The Story of the Miners' Story
MSMBS strikes again: “We make simple tragedy more dynamic!"
quote from a Michelle Malkin reader [scroll to bottom]:
“I have 10 years of experience working in the TV news business, and I can tell you that almost without fail, the smaller the municipality, the less access the media has to “officials” during a crisis. ...Many of them have an actively hostile attitude towards anyone with a microphone.
When this happens, you get the situation we saw last night. CNN and the rest of them were basically reduced to relying on a freakin’ town crier. From there, it becomes the “telephone game,” where false information spreads and then becomes distorted.
...Bottom line is that this was almost bound to happen. It’s unfortunate, but when you don’t allow the purveyors of information access to said information, it’s a recipe for disaster."

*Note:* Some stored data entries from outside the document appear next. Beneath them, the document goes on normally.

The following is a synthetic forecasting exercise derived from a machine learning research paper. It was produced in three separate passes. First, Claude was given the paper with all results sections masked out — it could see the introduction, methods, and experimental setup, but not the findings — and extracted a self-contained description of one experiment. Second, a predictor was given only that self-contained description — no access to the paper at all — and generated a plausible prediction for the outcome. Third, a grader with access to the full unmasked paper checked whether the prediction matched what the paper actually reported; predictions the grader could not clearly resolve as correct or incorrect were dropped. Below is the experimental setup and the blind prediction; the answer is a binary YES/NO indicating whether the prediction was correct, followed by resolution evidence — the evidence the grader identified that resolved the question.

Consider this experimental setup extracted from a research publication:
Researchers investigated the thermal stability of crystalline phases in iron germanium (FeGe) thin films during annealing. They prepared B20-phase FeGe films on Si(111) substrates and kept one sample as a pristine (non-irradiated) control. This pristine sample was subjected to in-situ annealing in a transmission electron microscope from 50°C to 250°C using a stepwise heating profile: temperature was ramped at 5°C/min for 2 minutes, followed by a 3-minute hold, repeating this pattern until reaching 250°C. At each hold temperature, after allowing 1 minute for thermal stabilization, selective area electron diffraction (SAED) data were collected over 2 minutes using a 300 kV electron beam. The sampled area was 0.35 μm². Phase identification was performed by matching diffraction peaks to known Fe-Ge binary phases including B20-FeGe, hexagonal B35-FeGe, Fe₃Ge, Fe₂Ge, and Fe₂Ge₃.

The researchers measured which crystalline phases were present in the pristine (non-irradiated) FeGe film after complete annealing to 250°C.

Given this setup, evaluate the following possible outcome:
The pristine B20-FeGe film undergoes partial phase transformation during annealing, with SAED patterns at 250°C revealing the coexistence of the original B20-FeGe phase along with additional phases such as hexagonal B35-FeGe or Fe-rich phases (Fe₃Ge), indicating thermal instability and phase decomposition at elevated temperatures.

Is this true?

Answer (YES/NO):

So, really, it is all the fault of the citizens—who have learned through long experience that the media rarely reports what people on the scene experienced*—for not trusting the media. gotcha.
I’m thinking more along the lines of Lawrence Simon: Welcome to the Age of the Global Misinformation Sausage Factory. [Though I’m not quite in sync with his PJM optimism, given that they can’t even get their logo right...]
*[and who, like the drive-thru, will f^@% you every time]
The big problem is not so much that the media got the story wrong. (It’s the “rush to print” syndrome.) The big problem is mine safety.
That mine had a hundred or so health and safety violations against it. So why the heck was it open?
Partly, I guess, because people are cheap, people are expendable, but the coal has to keep moving. (Remember Tennesee Ernie Ford’s “Sixteen Tons”?)